C’est la tragédie divine de Dieu risquant le refus d’amour – jusqu’à la Crucifixion – qui nous fait surmonter et donner tout son sens à toute tragédie humaine. Aucune situation humaine ne peut se comparer au drame de l’Amour crucifié.

Graham Greene, dans La Puissance et la Gloire montre comment un prêtre, après quelques détours, apprend à connaître le vrai Dieu. Il finit par comprendre qu’aimer Dieu, c’est «vouloir le protéger contre nous-mêmes». Toutes nos absences éteignent en quelque sorte sa Présence en nous. Notre liberté arbitre le dessein de Dieu.

Jésus s’est remis lui‑même entre nos mains. Le Père de Condren a formulé ce retournement: «Il faut aller communier à cause du grand désir que Jésus a de venir en nous». Jésus nous apporte le seul message digne de Dieu et digne de nous, celui de cette amitié réciproque et toute gratuite, de l’amour qui est seul l’unique bien et l’unique valeur.

Il est intolérable qu’une certaine religion dévalorise, rabaisse l’homme, l’appelle «néant». Jésus n’aime pas qu’on bafoue la dignité de l’homme, car, de tout homme, il a dit: «c’est moi». Nous ne sommes pas néant devant Dieu comme s’il ne nous avait rien donné. Le sens du Christia­nisme n’est pas de poser des limites à la condition humaine, mais de rendre la vie de l’homme illimitée dans toutes les directions. Il y a une fierté chrétienne indispensable. Dieu nous veut libres et fiers. Que ferait‑il d’esclaves, lui qui est l’éternelle liberté?

La mystique chrétienne est un continuel appel à notre générosité. Nous ne sommes pas devant un arsenal de défenses, mais devant Quelqu’un à aimer. C’est pourquoi la contrition de nos fautes n’est pas l’amour-propre blessé, désenchanté, déçu de soi, mais le regret d’une blessure faite à l’Amour. Tout péché est un manque d’amour et ne peut se réparer que par un plus grand amour.

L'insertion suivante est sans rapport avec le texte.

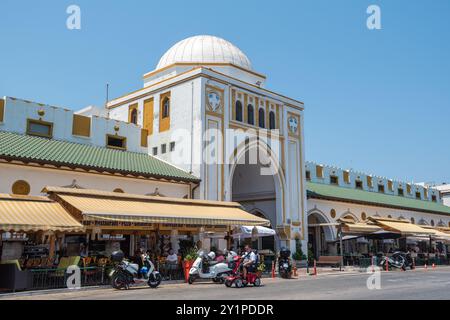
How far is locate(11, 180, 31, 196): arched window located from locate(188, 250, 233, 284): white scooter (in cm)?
791

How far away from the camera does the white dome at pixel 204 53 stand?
1252 inches

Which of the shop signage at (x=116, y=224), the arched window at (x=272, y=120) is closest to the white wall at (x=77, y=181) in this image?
the shop signage at (x=116, y=224)

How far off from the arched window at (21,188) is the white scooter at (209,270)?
7906 mm

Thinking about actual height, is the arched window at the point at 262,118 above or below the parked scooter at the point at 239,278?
above

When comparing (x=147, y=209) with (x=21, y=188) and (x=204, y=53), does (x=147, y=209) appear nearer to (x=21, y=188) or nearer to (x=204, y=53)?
(x=21, y=188)

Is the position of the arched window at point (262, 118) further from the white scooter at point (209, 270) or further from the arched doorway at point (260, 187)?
the white scooter at point (209, 270)

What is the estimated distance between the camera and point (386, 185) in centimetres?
5122

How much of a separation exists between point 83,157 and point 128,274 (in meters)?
8.72

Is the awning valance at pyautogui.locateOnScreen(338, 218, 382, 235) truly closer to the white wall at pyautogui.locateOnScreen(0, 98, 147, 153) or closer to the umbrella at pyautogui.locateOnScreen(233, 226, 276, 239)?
the umbrella at pyautogui.locateOnScreen(233, 226, 276, 239)

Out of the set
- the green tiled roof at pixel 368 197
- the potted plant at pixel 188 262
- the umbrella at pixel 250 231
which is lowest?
the potted plant at pixel 188 262
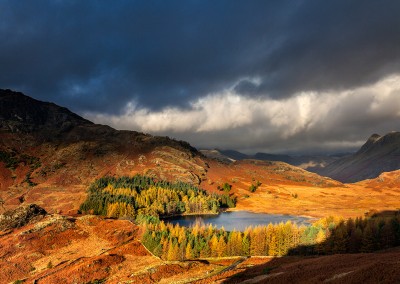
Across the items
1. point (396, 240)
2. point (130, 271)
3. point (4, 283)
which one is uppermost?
point (396, 240)

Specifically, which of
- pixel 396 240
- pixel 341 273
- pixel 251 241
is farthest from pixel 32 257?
pixel 396 240

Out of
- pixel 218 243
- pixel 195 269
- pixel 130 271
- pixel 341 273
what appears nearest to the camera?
pixel 341 273

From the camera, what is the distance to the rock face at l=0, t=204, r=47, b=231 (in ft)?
517

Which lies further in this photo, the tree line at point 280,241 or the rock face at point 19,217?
the rock face at point 19,217

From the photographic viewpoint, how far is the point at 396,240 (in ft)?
402

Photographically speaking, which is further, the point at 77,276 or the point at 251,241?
the point at 251,241

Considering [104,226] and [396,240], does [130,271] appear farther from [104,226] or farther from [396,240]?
[396,240]

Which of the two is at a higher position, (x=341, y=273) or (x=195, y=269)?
(x=341, y=273)

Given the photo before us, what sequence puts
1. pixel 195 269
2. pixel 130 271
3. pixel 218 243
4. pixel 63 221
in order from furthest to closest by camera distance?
pixel 63 221 → pixel 218 243 → pixel 130 271 → pixel 195 269

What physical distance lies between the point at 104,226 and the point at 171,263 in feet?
246

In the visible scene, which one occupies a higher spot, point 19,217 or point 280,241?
point 19,217

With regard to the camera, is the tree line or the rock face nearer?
the tree line

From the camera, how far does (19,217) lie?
160250 millimetres

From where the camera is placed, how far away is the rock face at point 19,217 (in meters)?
158
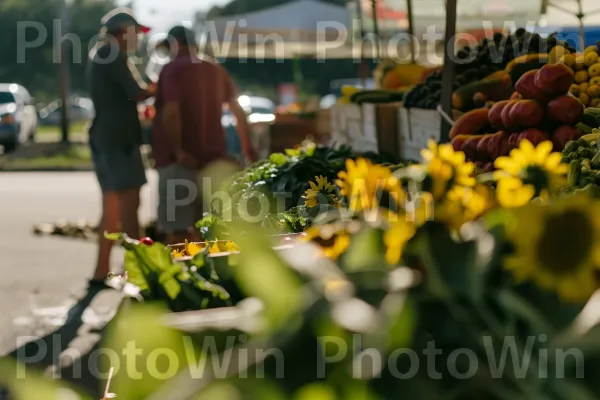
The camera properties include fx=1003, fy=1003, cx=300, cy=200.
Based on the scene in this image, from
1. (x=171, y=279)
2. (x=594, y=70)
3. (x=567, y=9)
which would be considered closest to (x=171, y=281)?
(x=171, y=279)

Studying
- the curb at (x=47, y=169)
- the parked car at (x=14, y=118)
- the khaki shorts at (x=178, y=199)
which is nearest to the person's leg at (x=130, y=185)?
the khaki shorts at (x=178, y=199)

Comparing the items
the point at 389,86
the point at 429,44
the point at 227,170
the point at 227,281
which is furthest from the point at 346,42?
the point at 227,281

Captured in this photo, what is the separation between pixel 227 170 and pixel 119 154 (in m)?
0.68

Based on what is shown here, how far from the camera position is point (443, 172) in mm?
1343

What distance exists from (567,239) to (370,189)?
0.37 metres

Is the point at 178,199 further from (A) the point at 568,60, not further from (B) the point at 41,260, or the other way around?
(A) the point at 568,60

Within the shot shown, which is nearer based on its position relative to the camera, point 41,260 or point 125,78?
point 125,78

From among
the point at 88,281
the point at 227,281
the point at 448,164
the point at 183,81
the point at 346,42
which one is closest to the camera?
the point at 448,164

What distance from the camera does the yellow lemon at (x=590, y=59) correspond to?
14.3ft

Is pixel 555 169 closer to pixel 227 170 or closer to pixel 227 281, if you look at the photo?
pixel 227 281

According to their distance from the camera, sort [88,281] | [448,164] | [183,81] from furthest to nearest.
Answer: [88,281] < [183,81] < [448,164]

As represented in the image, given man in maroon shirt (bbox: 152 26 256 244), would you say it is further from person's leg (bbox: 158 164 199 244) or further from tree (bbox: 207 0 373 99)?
tree (bbox: 207 0 373 99)

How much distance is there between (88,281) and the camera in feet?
22.6

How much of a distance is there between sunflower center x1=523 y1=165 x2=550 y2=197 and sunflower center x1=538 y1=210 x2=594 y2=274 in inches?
12.5
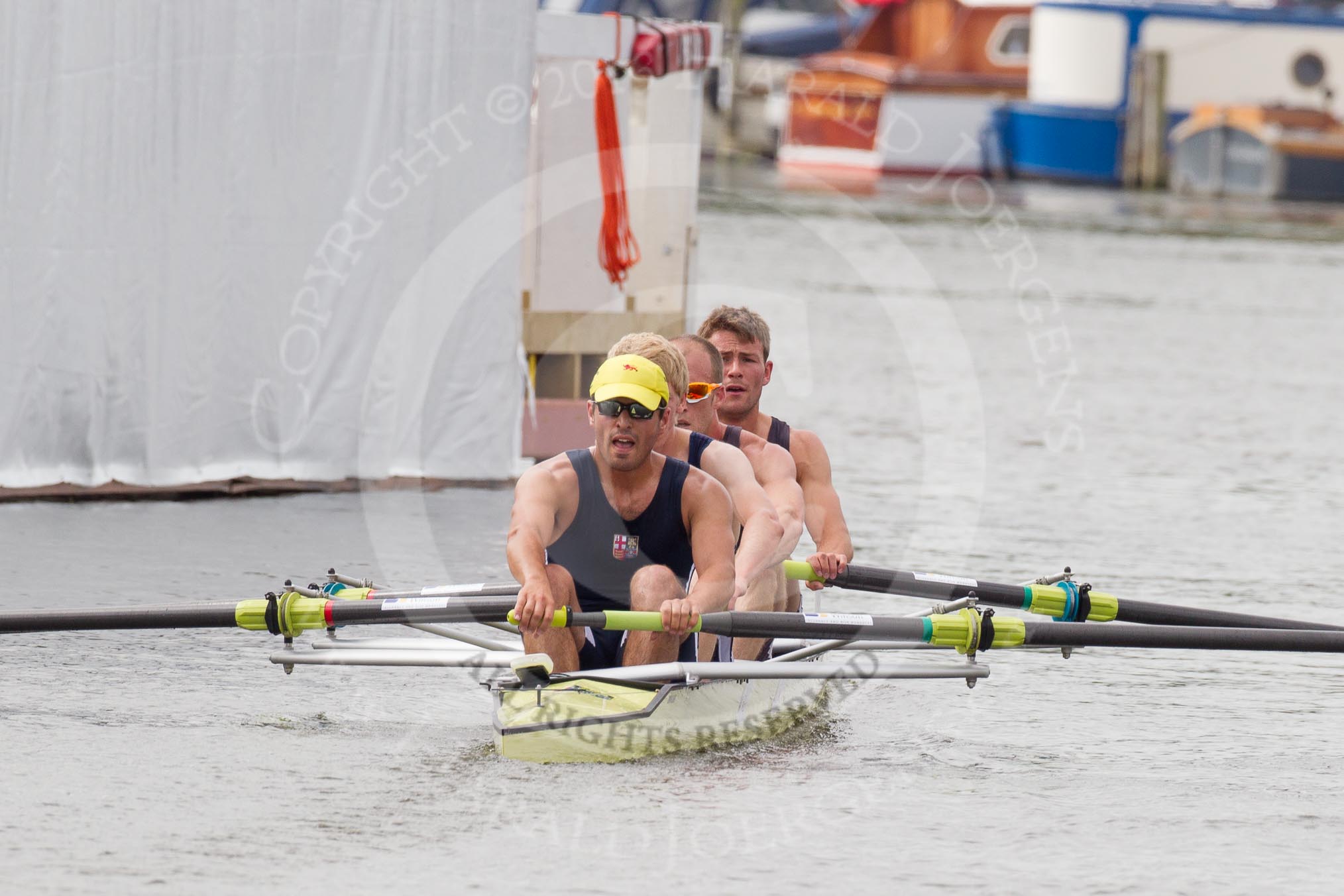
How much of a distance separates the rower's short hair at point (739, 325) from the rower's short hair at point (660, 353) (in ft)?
3.81

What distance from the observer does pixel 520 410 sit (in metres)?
12.8

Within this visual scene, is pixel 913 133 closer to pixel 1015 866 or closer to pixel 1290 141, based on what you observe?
pixel 1290 141

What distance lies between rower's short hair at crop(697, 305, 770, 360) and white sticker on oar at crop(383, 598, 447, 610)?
72.0 inches

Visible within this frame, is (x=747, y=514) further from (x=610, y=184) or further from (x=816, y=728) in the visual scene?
(x=610, y=184)

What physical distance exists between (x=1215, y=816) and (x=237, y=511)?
21.9 ft

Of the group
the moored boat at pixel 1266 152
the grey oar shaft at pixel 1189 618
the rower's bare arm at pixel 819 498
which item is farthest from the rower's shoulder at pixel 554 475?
the moored boat at pixel 1266 152

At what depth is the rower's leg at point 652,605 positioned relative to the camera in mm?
7070

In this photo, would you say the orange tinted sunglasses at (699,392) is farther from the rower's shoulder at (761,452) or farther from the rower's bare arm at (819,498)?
the rower's bare arm at (819,498)

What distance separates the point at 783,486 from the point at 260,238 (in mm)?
→ 4830

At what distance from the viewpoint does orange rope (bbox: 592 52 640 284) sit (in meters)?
13.2

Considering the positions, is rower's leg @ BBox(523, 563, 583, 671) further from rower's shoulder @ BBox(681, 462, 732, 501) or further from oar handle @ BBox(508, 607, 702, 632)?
rower's shoulder @ BBox(681, 462, 732, 501)

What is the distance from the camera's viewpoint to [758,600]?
25.6 ft

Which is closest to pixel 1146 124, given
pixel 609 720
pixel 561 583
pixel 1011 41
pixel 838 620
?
pixel 1011 41

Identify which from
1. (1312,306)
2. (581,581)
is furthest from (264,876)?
(1312,306)
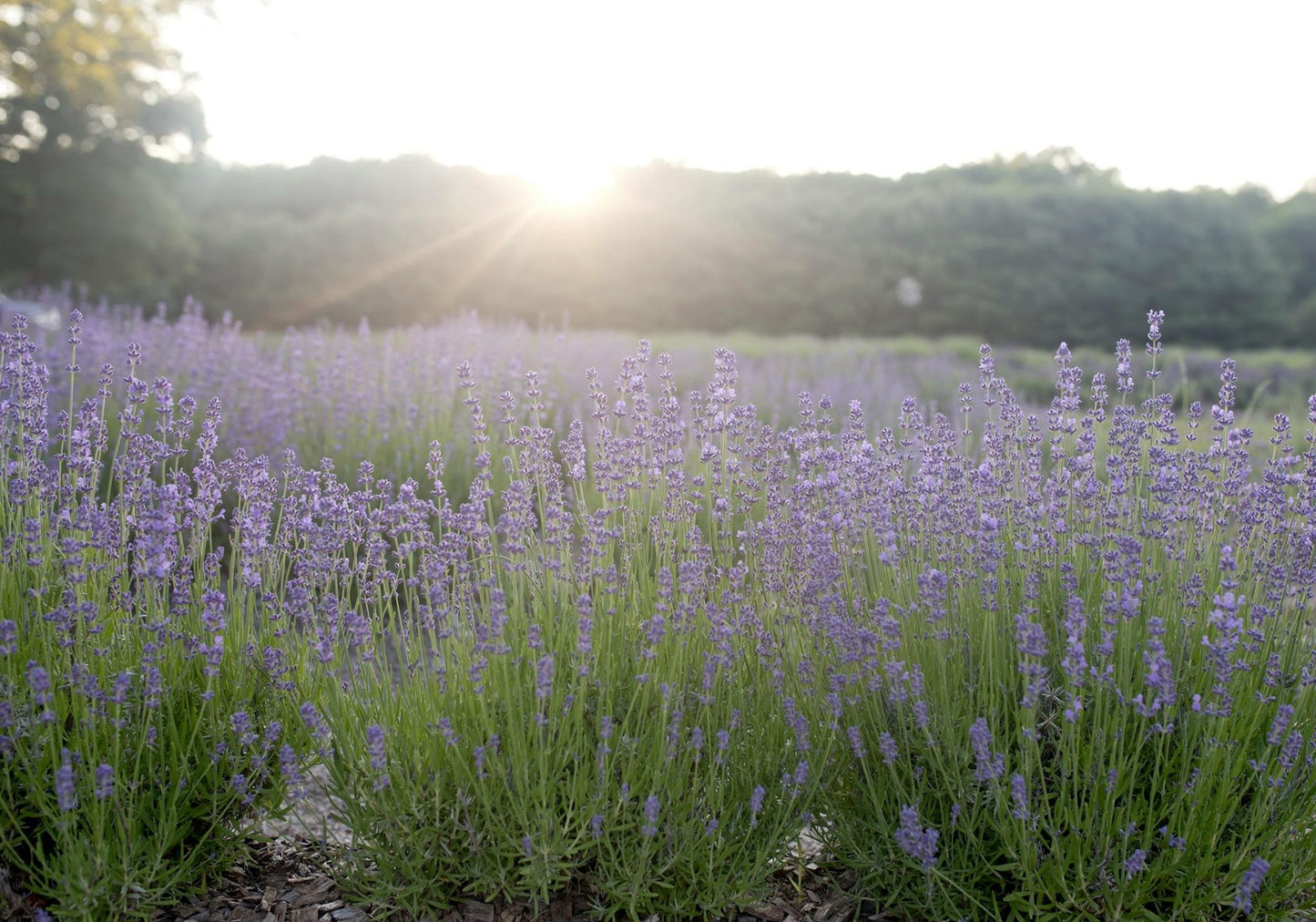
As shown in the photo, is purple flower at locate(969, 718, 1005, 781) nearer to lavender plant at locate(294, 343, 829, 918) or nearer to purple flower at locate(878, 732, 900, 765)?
purple flower at locate(878, 732, 900, 765)

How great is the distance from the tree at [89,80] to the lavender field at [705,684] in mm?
13896

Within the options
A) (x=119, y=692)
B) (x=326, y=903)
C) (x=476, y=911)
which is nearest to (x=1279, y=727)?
(x=476, y=911)

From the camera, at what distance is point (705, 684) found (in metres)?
2.00

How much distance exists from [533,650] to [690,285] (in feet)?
86.4

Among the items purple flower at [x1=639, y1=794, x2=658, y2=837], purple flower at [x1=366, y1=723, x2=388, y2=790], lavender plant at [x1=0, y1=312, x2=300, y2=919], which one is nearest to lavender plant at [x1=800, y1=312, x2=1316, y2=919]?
purple flower at [x1=639, y1=794, x2=658, y2=837]

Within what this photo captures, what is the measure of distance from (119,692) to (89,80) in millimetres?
17492

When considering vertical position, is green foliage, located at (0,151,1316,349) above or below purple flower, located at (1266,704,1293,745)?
above

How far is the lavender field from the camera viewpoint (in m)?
1.93

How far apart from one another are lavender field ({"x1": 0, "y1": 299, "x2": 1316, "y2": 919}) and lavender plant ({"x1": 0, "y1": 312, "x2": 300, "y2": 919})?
1 cm

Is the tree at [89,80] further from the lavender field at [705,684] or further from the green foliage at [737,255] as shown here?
the lavender field at [705,684]

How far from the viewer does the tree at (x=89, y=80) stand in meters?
13.5

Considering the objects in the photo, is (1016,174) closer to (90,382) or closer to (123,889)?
(90,382)

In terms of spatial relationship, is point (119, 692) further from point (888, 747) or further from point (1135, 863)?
point (1135, 863)

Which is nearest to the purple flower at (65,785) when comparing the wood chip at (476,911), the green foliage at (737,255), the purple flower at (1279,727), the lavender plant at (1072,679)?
the wood chip at (476,911)
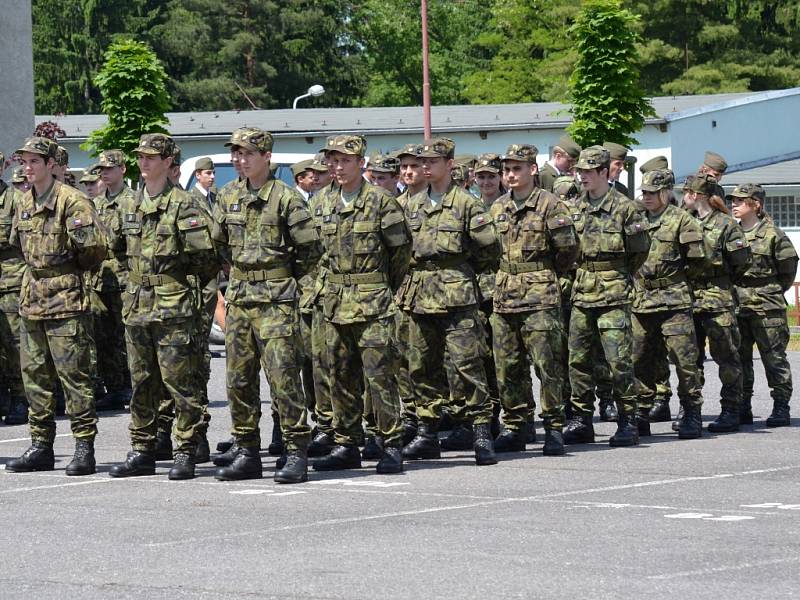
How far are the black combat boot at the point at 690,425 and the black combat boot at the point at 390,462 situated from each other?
118 inches

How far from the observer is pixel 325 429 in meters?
12.3

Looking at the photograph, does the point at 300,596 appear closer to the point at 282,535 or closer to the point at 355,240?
the point at 282,535

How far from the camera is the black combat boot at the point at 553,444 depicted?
12.1m

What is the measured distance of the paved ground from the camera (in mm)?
7590

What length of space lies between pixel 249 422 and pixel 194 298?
3.13 ft

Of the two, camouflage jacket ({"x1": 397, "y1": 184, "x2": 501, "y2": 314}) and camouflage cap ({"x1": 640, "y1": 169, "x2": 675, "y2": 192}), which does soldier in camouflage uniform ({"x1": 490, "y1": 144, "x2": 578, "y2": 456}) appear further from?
camouflage cap ({"x1": 640, "y1": 169, "x2": 675, "y2": 192})

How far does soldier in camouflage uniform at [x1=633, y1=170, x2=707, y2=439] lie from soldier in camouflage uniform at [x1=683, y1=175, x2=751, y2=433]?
0.40 metres

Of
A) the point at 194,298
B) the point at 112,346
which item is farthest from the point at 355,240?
the point at 112,346

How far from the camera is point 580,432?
42.5 ft

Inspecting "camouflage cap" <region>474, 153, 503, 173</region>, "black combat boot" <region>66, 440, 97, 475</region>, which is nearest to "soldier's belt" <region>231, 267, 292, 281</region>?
"black combat boot" <region>66, 440, 97, 475</region>

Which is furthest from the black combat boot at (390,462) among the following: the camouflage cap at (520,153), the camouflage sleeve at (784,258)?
the camouflage sleeve at (784,258)

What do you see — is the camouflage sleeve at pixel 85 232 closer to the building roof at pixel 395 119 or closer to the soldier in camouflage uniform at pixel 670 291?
the soldier in camouflage uniform at pixel 670 291

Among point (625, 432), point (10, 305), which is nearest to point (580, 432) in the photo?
point (625, 432)

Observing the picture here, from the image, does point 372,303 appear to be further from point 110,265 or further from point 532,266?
point 110,265
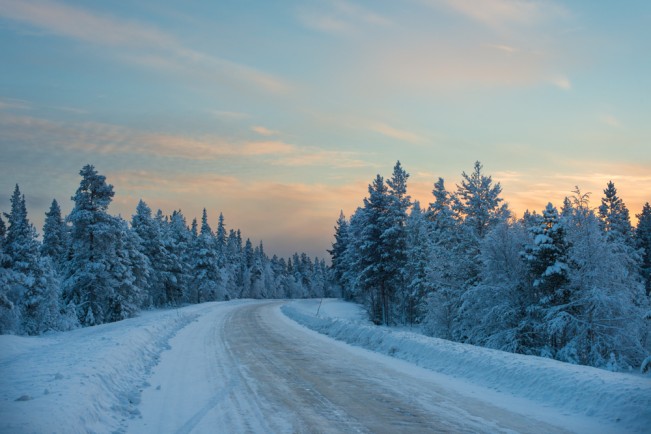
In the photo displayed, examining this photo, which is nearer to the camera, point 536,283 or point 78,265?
point 536,283

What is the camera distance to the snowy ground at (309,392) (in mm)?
7445

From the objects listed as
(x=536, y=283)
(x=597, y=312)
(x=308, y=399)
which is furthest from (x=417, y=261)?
(x=308, y=399)

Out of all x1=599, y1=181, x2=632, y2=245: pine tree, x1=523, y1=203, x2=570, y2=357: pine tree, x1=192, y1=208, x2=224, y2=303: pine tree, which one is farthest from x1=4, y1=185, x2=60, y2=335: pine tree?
x1=599, y1=181, x2=632, y2=245: pine tree

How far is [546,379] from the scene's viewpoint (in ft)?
33.2

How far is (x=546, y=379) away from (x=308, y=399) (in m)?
5.39

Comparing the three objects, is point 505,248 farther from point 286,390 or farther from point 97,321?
point 97,321

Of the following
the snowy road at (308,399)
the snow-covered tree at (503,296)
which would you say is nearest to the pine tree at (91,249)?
the snowy road at (308,399)

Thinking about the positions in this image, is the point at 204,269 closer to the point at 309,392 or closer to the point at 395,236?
the point at 395,236

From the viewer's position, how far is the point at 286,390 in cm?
1008

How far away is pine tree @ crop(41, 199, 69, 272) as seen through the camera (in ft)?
189

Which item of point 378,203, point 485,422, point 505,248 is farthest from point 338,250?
point 485,422

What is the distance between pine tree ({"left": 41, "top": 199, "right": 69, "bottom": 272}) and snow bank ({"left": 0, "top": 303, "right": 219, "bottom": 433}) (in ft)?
158

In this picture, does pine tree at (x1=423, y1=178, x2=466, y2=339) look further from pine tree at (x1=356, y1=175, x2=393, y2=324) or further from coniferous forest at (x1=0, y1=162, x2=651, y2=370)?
Result: pine tree at (x1=356, y1=175, x2=393, y2=324)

Nous ne saurons jamais assez reconnaître la liberté que Jésus nous a apportée. Lui seul a pu axer toute notre vie sur l’exercice le plus parfait de notre liberté. On ne peut être libre devant un Dieu vengeur. C’est pourquoi Dieu se présente à nous, à notre liberté, comme désarmé, comme la pure générosité. Toute conscience humaine porte en elle le destin du Dieu vivant. Je pourrais être indifférent à «rater» mon propre destin, s’il n’engageait que moi, mais il engage Dieu et tout l’univers. C’est pourquoi, «l’homme est l’espérance de Dieu».